[Reading text — start]

Briggs and Seiders (1972) redefined these units so that the entire exposed cliff near Punta Arenas was reassigned to the Lirio Limestone and the Isla Mona Limestone was renamed the Isla de Mona Dolomite. Briggs (1974) suggested as an alternative interpretation that the contacts between the two unit might be essentially conformable with the apparent angular unconformity simply being large scale crossbeds. He also notes that where the contact is exposed in the cliffs along the western and southeastern shores of the island, examination from a distance gives the impression that the lower few meters of the Lirio Limestone grade laterally into the upper Isla de Mona Dolomite. Ruiz (1993) does not directly address the question of the nature of the contact between the Lirio Limestone and the Isla de Mona Dolomite. Gonzales et al. (1994) found the Lirio Limestone/Isla de Mona Dolomite contact to be conformable. The lithology at the base of the Lirio Limestone is dolomitic limestone and gradually changes upward into almost pure limestone at the top of the unit. The dolomitized section extends several meters above the unit contacts.

The Pleistocene-aged reef tracts composed primarily of a mixed head-coral facies overlain by an extensive Acropora palmata reef-crest facies extend along 14 kilometers of the southern and western coasts of the island (Figure 2). These deposits are found at elevations of up to 5 meters above sea level, and at distances of several hundred meters from the present day shoreline (Taggart, 1993).

[Reading text — finish]
[Excerpted data — start]

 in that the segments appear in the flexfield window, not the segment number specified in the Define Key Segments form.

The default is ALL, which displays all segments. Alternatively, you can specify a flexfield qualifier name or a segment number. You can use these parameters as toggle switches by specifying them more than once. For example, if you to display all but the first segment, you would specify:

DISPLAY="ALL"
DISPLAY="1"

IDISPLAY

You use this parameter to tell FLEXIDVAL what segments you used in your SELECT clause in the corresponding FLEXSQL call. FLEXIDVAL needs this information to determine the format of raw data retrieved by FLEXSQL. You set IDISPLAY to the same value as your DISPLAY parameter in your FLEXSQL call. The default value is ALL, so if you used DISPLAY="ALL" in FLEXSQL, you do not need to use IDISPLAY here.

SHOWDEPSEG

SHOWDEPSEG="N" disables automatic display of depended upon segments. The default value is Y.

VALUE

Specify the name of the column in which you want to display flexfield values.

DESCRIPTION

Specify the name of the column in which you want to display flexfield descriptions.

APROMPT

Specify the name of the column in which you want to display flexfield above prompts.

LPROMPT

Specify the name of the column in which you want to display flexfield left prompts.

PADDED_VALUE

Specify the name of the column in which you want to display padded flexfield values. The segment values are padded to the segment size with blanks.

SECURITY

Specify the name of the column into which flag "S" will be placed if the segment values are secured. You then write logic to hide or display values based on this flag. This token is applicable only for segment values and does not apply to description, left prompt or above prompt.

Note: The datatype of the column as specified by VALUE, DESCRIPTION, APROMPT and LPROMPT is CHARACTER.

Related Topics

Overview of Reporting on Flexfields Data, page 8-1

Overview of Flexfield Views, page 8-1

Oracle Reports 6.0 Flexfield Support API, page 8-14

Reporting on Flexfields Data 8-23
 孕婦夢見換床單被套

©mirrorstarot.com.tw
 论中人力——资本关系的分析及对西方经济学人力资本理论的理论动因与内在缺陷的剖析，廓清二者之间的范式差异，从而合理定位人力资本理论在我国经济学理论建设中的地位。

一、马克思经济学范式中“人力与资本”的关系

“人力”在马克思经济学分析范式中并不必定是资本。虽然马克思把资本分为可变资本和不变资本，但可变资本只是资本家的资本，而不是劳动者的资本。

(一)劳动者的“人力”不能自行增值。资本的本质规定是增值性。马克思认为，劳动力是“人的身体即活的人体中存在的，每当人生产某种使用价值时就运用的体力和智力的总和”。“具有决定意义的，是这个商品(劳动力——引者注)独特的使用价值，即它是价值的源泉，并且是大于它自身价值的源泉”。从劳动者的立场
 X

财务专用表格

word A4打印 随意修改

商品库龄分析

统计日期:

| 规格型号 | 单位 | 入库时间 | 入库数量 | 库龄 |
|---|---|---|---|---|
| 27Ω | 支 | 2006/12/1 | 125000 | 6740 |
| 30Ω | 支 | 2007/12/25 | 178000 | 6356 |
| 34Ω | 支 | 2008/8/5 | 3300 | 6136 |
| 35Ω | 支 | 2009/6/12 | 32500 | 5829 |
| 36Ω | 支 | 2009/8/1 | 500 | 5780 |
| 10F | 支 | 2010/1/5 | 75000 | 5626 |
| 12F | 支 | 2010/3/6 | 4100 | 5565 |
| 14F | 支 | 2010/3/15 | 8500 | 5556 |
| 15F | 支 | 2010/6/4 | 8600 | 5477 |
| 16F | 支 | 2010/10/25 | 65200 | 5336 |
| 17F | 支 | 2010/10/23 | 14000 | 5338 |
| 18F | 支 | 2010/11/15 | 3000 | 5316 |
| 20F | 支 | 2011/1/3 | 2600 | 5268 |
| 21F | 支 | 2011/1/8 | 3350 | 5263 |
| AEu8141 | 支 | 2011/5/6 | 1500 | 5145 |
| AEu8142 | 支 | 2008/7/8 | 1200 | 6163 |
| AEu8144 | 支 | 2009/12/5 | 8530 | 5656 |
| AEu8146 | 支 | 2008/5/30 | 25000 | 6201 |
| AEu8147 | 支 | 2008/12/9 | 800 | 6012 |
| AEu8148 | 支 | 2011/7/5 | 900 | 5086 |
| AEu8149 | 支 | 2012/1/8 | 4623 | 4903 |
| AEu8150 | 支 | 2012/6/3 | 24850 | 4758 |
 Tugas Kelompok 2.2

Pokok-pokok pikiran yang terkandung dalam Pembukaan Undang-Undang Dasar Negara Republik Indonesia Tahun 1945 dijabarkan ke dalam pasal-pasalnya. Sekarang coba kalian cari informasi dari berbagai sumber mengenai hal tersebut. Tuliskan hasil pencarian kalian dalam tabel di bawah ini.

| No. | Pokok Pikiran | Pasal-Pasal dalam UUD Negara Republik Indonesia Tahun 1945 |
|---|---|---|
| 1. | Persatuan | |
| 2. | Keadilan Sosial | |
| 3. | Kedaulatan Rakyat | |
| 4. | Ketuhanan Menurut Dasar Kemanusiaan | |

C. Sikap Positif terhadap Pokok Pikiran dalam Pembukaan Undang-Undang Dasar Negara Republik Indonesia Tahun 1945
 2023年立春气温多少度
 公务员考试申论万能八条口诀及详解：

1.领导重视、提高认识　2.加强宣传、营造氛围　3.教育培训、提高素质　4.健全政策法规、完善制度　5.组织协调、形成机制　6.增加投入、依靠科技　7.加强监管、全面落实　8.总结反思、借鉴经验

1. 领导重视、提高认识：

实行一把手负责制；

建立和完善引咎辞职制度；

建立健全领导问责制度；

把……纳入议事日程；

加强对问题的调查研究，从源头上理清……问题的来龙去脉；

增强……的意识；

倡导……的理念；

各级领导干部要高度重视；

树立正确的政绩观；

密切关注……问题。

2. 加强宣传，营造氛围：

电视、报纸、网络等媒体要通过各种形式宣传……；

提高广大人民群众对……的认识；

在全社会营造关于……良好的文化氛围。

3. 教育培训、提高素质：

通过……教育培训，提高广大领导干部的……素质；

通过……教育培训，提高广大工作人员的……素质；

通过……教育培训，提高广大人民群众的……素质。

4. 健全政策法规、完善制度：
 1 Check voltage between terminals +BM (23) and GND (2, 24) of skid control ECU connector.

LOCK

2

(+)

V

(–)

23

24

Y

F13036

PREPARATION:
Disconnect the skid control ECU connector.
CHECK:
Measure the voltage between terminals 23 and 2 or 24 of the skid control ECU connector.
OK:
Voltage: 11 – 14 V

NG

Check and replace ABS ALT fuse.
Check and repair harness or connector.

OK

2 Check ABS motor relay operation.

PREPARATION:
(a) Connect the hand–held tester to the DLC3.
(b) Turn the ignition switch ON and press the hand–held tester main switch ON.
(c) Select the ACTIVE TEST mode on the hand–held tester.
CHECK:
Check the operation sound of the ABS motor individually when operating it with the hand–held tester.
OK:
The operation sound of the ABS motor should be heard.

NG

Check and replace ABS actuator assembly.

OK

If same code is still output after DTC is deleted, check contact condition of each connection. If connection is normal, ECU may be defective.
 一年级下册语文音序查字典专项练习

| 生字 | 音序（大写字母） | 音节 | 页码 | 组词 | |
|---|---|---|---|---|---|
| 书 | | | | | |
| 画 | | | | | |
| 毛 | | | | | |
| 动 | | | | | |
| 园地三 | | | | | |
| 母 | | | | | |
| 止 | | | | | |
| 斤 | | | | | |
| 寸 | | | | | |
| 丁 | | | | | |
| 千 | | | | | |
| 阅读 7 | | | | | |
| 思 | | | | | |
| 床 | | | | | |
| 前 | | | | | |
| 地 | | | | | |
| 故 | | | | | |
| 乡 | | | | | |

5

[Excerpted data — finish]

- **Problem set**
a. In the Isla de Mona geology text, what facies overlies the mixed head-coral facies in the Pleistocene reef tracts?
b. Please carry on the Isla de Mona geology text, starting after its final sentence.

- **Answers per task**
a. An extensive Acropora palmata reef-crest facies.

b.
Radiometric dating using the 230Th/234U method have shown these reefs to have been active from 107 to 128 thousand years ago (Taggart, 1993). The presence of these last interglacial deposits at positions between sea level and 6 m elevation indicate there has been no tectonic movement of the Mona platform for over 100,000 years.

Locally these reef tracts are capped by beach sands. Boulders of Isla de Mona Dolomite and Lirio Limestone have fallen from the cliffs and are located sporadically at the base of the cliffs surrounding the island. Large coral boulders up to 5 meters across have been torn from the Holocene reefs and deposited on top of the late Pleistocene coastal flats in the southwestern portion of the island within the last 3,000 years (Taggart et al., 1993).

Karst Development

A variety of karst features are found on the island. The most prominent of these are a series of caves that ring the periphery of the island. The majority of these caves are developed at the Lirio Limestone/Isla de Mona Dolomite contact, whereas others are independent of this formational boundary. The caves are flank margin caves and range in size from a meter or less across to caves containing series of large interconnected rooms that extend more than 1 kilometer. Floor areas of some individual caves and cave systems are in excess of 150,000 m2. The caves are all restricted to the edge of the island with a maximum inward penetration of 240 meters from the cliff face (Frank, 1993; Mylroie et al., 1995, Frank et al., this volume) .

Another significant karst feature is Bajura de los Cerezos, a closed, internally drained, depression in the center of the island developed along a fault line. Other important karst features include: (1) Cuevas del Centro, a series of large nested sinkholes; (2) Los Corrales de los Indios, a dissolutional valley formed along a fracture; (3) Camino de los Cerezos pit area, an area containing a large number of vertical shafts; and (4) the surface of the meseta has been etched by dissolution into small-scale pits.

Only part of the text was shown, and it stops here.